[[ Exercise passage, beginning ]]

IN THE COURT OF APPEALS OF TENNESSEE
AT NASHVILLE
GEORGE PRYOR, ET AL. v. TIM WILLOUGHBY, ET AL.
Direct Appeal from the Chancery Court for Wilson County
No. 96357 C.K. Smith, Chancellor
No. M1999-00668-COA-R3-CV - Decided April 26, 2000
This case involves the proper measure of damages on a nuisance claim. The trial court awarded the
plaintiffs damages for the cost of restoring their property to the condition it was in before the
defendants’ negligence caused their septic system to back up and overflow into their house. The
court also awarded them damages for discomfort, inconvenience, embarrassment and emotional
distress. The plaintiffs filed a motion to alter or amend the judgment, arguing that they were entitled
to additional damages, measured by the decline in the rental value of their property during the time
that the nuisance persisted. The trial court denied the motion because the plaintiffs never rented out
their house, but continued to reside in it despite the existence of the nuisance. We find that the
plaintiffs are entitled to compensation for the loss of use and enjoyment of their property, measured
by the decline in its rental value, and we accordingly reverse the trial court.
Tenn. R. App. P. 3 Appeal as of Right; Judgment of the Chancery Court Reversed and
Remanded.
CANTRELL , P.J., M.S., delivered the opinion of the court, in which KOCH and COTTRELL , JJ. joined.
Philip Elbert and Kendra Samson, Nashville, Tennessee, for the appellants, George Pryor and Sharon
Pryor.
Michael Mills and Bryan Smith, Brentwood, Tennessee, for the appellees, Tim Willoughby and Jane
Willoughby.
OPINION
I.
In September of 1990, George Pryor and his wife Sharon purchased a home at 1809 Lake
Meadow Trail in Mount Juliet. In 1994, Tim Willoughby and his wife Jane purchased the adjoining
lot at 1811 Lake Meadow Trail. In the summer of 1995, the Willoughbys began construction of a
new house on the property.

[[ Exercise passage, end ]]
[[ Data section, beginning ]]

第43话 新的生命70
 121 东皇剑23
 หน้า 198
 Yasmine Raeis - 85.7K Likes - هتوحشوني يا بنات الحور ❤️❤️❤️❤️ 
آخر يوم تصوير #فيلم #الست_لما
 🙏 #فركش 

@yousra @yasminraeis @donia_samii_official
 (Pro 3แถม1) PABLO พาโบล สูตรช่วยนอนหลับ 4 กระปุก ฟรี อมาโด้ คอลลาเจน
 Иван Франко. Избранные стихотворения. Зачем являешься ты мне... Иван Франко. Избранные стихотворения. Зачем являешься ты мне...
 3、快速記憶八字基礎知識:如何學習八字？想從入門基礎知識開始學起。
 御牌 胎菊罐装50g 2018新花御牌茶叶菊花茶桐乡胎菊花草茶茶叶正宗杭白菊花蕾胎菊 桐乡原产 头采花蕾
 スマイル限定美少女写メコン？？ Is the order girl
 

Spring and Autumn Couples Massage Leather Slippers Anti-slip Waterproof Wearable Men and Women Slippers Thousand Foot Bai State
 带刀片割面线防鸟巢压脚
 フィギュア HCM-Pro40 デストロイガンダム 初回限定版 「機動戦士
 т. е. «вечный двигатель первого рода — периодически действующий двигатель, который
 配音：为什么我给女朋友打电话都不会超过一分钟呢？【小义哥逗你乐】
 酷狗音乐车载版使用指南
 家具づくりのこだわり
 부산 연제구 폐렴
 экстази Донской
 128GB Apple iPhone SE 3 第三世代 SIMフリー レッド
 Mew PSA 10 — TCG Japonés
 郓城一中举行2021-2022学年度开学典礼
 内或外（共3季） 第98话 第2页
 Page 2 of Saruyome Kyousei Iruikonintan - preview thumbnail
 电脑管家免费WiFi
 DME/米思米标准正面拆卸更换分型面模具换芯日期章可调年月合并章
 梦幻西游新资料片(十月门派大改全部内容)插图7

[[ Data section, end ]]

#### Work instruction A
According to the court opinion, what is the address of the home George Pryor and his wife Sharon purchased in September of 1990?
#### Work instruction B
List every attorney the court opinion names as counsel for the appellants or the appellees.
#### Work instruction C
Rewrite the court opinion from "Tenn. R. App." to "Willoughby.", swapping "Brentwood" for "Franklin".
The rows play no part in this exercise.

#### Task response A
1809 Lake Meadow Trail in Mount Juliet.

#### Task response B
Philip Elbert, Kendra Samson, Michael Mills, Bryan Smith

#### Task response C
Tenn. R. App. P. 3 Appeal as of Right; Judgment of the Chancery Court Reversed and
Remanded.
CANTRELL , P.J., M.S., delivered the opinion of the court, in which KOCH and COTTRELL , JJ. joined.
Philip Elbert and Kendra Samson, Nashville, Tennessee, for the appellants, George Pryor and Sharon
Pryor.
Michael Mills and Bryan Smith, Franklin, Tennessee, for the appellees, Tim Willoughby and Jane
Willoughby.